Dans Don’t Look Up : Déni cosmique de Netflix, le scénario est basé sur les conséquences de la découverte d’une comète qui fonce droit vers la Terre. Mais quelle est la part de fiction et de réalité ? Cela pourrait-il arriver ? Ce film est-il réaliste d’un point de vue scientifique ? Décryptage.

Attention ! Cet article parle du film Don’t Look Up : Déni cosmique. Il nous sera nécessaire de révéler certaines parties pour en discuter d’un point de vue scientifique. Il ne sera pas question ici de spoiler le film entier, mais certains éléments de l’intrigue risquent tout de même d’être dévoilés. Nous ne saurions que trop vous conseiller, si vous ne l’avez pas encore vu et ne voulez pas vous gâcher la surprise, de le regarder avant de lire la suite.

Et si le ciel nous tombait sur la tête ?

Au cours d’une prise de données astronomiques au télescope Subaru, sur le mont Mauna Kea (Hawaï), Kate Dibiaski (Jennifer Lawrence) découvre par hasard l’existence d’une comète qui, après quelques calculs de son directeur de thèse Randall Mindy (Leonardo DiCaprio), semble foncer droit vers la planète Terre.
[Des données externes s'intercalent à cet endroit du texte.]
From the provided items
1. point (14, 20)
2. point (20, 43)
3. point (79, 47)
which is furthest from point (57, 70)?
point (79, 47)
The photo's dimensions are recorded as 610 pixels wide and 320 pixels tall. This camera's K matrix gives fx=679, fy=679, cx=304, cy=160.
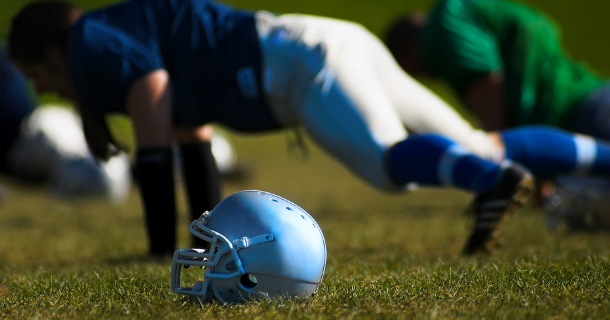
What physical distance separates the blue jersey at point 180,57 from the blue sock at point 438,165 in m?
0.69

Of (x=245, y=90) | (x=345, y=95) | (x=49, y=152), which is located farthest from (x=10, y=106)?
(x=345, y=95)

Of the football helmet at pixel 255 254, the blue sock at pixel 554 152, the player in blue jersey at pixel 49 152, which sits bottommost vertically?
the player in blue jersey at pixel 49 152

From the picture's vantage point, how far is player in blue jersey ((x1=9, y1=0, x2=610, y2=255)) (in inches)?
111

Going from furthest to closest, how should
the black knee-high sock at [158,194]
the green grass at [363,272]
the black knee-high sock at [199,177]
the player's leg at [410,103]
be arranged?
the black knee-high sock at [199,177] < the player's leg at [410,103] < the black knee-high sock at [158,194] < the green grass at [363,272]

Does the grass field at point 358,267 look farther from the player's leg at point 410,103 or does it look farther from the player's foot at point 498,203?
the player's leg at point 410,103

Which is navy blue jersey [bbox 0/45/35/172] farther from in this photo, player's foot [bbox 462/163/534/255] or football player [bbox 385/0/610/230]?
player's foot [bbox 462/163/534/255]

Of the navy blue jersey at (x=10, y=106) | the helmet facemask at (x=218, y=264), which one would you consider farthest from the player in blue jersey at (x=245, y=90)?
the navy blue jersey at (x=10, y=106)

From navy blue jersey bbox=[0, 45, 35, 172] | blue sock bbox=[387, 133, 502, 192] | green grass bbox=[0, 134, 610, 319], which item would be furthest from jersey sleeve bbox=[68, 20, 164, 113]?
navy blue jersey bbox=[0, 45, 35, 172]

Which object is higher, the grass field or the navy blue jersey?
the grass field

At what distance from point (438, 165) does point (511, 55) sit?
156 centimetres

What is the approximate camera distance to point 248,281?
1889 millimetres

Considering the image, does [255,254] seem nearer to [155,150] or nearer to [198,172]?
[155,150]

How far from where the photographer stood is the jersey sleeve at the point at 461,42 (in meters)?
3.85

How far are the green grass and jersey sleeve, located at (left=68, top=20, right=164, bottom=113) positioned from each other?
0.76m
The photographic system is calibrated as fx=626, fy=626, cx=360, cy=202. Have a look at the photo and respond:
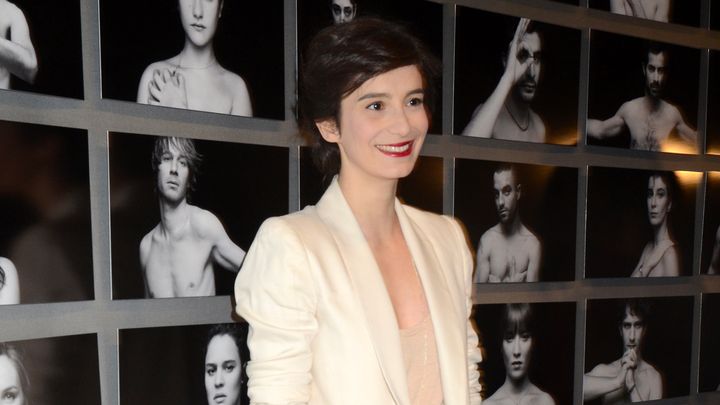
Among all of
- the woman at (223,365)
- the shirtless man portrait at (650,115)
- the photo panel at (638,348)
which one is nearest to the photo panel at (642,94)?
the shirtless man portrait at (650,115)

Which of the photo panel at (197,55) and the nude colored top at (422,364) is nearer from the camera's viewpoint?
the nude colored top at (422,364)

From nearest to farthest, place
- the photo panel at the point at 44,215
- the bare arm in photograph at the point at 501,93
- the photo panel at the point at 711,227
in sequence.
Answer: the photo panel at the point at 44,215, the bare arm in photograph at the point at 501,93, the photo panel at the point at 711,227

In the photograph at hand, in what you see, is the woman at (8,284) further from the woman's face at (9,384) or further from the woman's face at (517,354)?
the woman's face at (517,354)

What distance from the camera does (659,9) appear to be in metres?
2.09

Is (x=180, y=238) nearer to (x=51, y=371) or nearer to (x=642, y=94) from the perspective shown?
(x=51, y=371)

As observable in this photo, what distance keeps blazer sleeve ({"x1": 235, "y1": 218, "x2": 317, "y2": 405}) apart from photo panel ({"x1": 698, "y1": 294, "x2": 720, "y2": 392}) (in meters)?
1.79

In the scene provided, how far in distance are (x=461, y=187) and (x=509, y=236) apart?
9.0 inches

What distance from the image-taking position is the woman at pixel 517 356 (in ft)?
6.09

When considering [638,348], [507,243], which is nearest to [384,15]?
[507,243]

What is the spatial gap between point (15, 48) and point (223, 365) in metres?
0.79

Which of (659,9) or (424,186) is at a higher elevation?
(659,9)

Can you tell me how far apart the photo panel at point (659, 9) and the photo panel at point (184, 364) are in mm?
1502

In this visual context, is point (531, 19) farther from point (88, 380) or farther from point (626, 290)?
point (88, 380)

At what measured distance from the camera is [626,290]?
2.06 metres
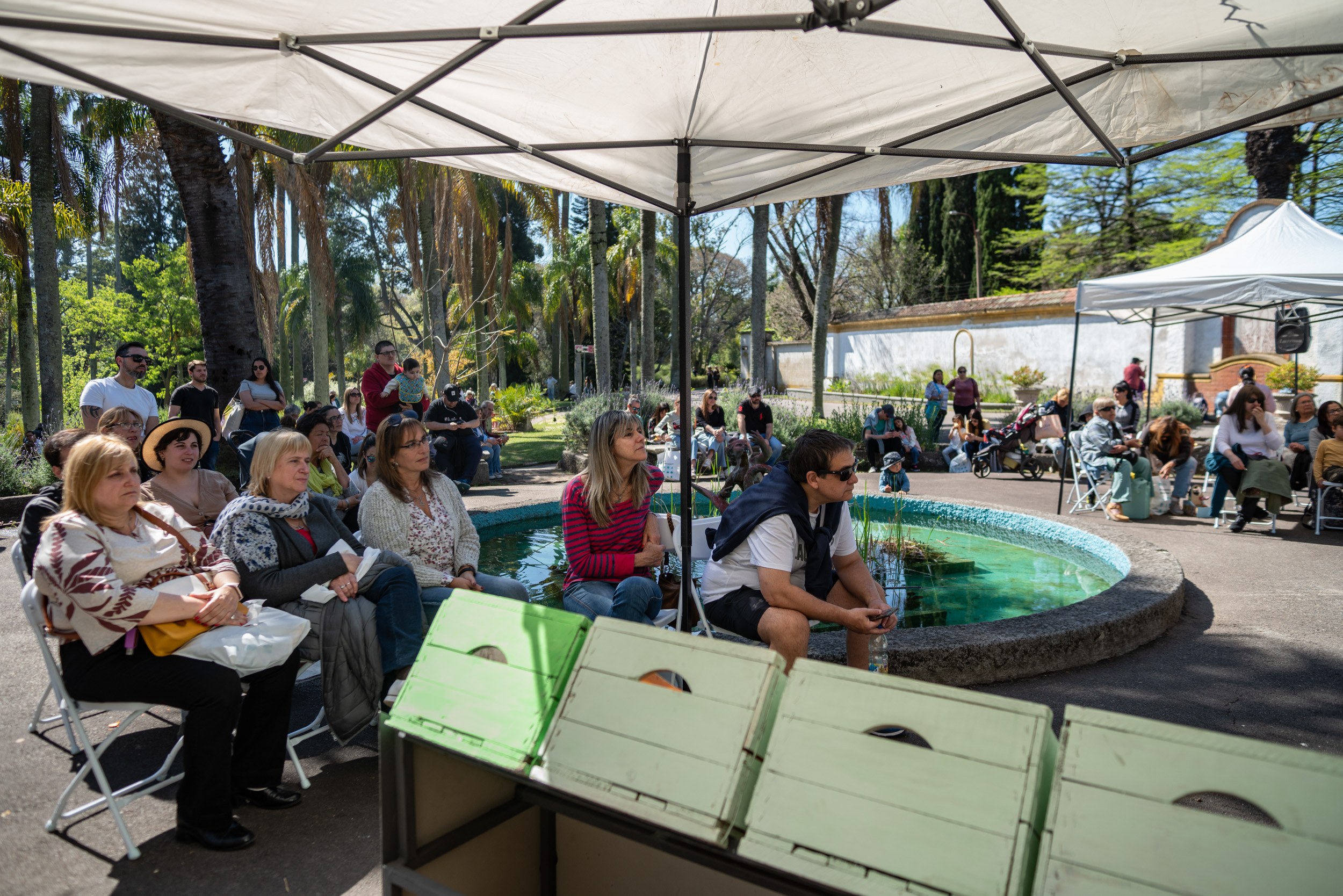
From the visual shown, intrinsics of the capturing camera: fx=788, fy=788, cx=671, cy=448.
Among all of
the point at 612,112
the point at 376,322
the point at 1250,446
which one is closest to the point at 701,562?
the point at 612,112

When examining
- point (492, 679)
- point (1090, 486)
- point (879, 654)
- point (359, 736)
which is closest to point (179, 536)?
point (359, 736)

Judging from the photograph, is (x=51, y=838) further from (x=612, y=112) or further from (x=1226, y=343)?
(x=1226, y=343)

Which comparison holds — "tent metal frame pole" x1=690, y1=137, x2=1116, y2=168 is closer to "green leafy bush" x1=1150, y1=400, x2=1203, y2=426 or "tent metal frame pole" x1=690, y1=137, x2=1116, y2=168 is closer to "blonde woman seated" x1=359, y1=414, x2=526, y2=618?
"blonde woman seated" x1=359, y1=414, x2=526, y2=618

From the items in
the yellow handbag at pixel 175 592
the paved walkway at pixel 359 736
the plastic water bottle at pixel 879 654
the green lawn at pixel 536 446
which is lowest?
the green lawn at pixel 536 446

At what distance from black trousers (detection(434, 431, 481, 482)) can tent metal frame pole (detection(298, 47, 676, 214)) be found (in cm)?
569

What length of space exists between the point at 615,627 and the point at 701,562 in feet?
12.0

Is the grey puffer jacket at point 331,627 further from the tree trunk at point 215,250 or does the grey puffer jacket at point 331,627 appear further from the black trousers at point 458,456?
the black trousers at point 458,456

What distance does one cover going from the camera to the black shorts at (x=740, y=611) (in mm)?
3434

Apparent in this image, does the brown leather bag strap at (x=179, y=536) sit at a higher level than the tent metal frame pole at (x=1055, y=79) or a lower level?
lower

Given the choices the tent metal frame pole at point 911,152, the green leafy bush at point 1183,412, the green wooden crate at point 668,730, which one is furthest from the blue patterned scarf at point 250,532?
the green leafy bush at point 1183,412

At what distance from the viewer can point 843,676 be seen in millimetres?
1630

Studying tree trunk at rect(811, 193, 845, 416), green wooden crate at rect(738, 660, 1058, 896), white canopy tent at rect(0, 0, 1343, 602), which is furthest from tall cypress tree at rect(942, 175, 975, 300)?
green wooden crate at rect(738, 660, 1058, 896)

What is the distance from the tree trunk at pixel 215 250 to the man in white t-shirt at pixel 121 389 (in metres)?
1.05

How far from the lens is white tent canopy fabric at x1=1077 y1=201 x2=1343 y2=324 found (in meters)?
7.66
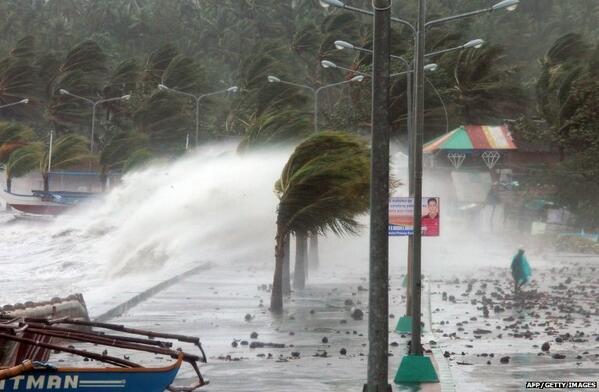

Magnifique séquence où l’on voit le télescope Subaru le plus grand télescope du NAOJ (Observatoire Astronomique National du Japon), utiliser son laser pour s’affranchir de la turbulence atmosphérique afin d’obtenir des images presque aussi nettes que les meilleurs télescopes spatiaux.

Une comète surprise pourrait-elle frapper la planète comme dans Don’t Look Up sur Netflix ?
Le télescope Subaru au sommet du Mauna Kea (Hawaï) – ©NAOJ

L’objet céleste qui sera au cœur de l’intrigue est une comète, un immense bloc de glace et de poussière, plus gros que le Mont Everest, qui parcourt le Système solaire depuis ses régions les plus éloignées jusqu’aux abords du Soleil. Cette comète provient du nuage de Oort, un réservoir de corps glacés qui entoure le Système solaire, et dont certains blocs, à la suite d’une collision ou d’une perturbation de leur trajectoire, vont plonger vers le Soleil.

Plus elle se rapproche de notre étoile, plus une comète va chauffer, jusqu’à libérer ses éléments volatiles en deux immenses queues (l’une de gaz, l’autre de poussière), que les astronomes observent et étudient pendant des semaines ou même des mois.

Une telle comète, Leonard, est d’ailleurs passée « près » (aux échelles astronomiques) de la Terre le 12 décembre dernier. Actuellement, elle continue de s’approcher du Soleil et sa queue se développe de manière spectaculaire (elle est actuellement visible depuis l’hémisphère Sud).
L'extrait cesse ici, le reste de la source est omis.